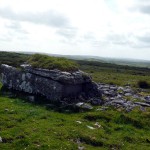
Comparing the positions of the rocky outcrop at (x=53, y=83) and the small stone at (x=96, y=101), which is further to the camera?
the rocky outcrop at (x=53, y=83)

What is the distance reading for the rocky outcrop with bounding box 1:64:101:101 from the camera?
25.6m

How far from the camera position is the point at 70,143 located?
54.2 ft

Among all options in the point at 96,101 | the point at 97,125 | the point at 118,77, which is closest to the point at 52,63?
the point at 96,101

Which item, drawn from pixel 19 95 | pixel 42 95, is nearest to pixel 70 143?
pixel 42 95

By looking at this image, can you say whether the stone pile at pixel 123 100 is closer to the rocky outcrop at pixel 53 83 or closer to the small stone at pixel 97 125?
the rocky outcrop at pixel 53 83

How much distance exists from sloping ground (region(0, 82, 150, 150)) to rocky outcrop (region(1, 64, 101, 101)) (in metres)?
2.43

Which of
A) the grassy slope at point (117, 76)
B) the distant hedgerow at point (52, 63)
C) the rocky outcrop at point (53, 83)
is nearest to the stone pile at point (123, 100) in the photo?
the rocky outcrop at point (53, 83)

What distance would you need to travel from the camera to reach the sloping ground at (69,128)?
1647cm

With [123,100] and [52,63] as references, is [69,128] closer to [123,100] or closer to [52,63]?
[123,100]

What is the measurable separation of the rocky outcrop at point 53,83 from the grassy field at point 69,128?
225 centimetres

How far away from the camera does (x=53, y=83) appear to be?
25875mm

| What to produce |
Rewrite the rows above as a numbered list with no blank lines, and omit the picture from your answer.

| Solved problem |
1. Comparing the positions of the rocky outcrop at (x=53, y=83) and the small stone at (x=96, y=101), which is further to the camera?
2. the rocky outcrop at (x=53, y=83)
3. What is the distance reading for the rocky outcrop with bounding box 1:64:101:101 from the camera?
4. 25.6m
5. How far from the camera position is the point at 70,143 located?
6. 54.2 ft
7. Among all options in the point at 96,101 | the point at 97,125 | the point at 118,77, which is closest to the point at 52,63?
8. the point at 96,101
9. Which item, drawn from pixel 19 95 | pixel 42 95, is nearest to pixel 70 143?
10. pixel 42 95
11. By looking at this image, can you say whether the stone pile at pixel 123 100 is closer to the rocky outcrop at pixel 53 83 or closer to the small stone at pixel 97 125?
12. the rocky outcrop at pixel 53 83
13. How much distance exists from sloping ground (region(0, 82, 150, 150)) to rocky outcrop (region(1, 64, 101, 101)) (in metres)?
14. 2.43
15. Which of
16. A) the grassy slope at point (117, 76)
17. B) the distant hedgerow at point (52, 63)
18. C) the rocky outcrop at point (53, 83)
19. is nearest to the stone pile at point (123, 100) in the photo?
20. the rocky outcrop at point (53, 83)
21. What distance would you need to travel from the camera to reach the sloping ground at (69,128)?
22. 1647cm
23. With [123,100] and [52,63] as references, is [69,128] closer to [123,100] or closer to [52,63]?
24. [123,100]
25. What is the measurable separation of the rocky outcrop at point 53,83 from the grassy field at point 69,128?
26. 225 centimetres
27. How far away from the camera does (x=53, y=83) appear to be?
28. 25875mm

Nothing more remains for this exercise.